Madame [I] ne justifie d’aucun motif particulier autorisant que le délai de deux mois prévu à l’article L412-1 du code des procédures civiles d’exécution afin que le locataire quitte les lieux soit réduit.
Il n’y a donc pas lieu de faire exception au principe posé par ledit article.

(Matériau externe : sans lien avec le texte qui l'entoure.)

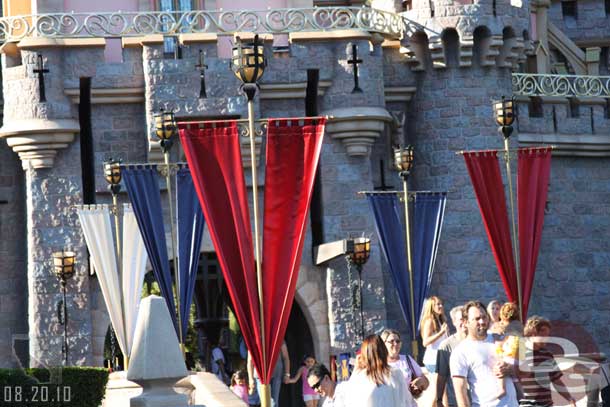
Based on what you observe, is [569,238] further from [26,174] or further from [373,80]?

Sur les délais de paiement:
L’article 1343-5 du code civil dispose que le juge peut, compte tenu de la situation du débiteur et en considération des besoins du créancier, reporter ou échelonner, dans la limite de deux années, le paiement des sommes dues.
Si Madame [X] sollicite des délais de paiement pour s’acquitter de sa dette sur le fondement de l’article susvisé, force est cependant de constater qu’elle ne verse aux débats aucune pièce sur sa situation personnelle et financière actuelle permettant au juge des référés de déterminer si elle est en capacité d’apurer sa dette de 12.939,53 euros dans les délais légaux susvisés.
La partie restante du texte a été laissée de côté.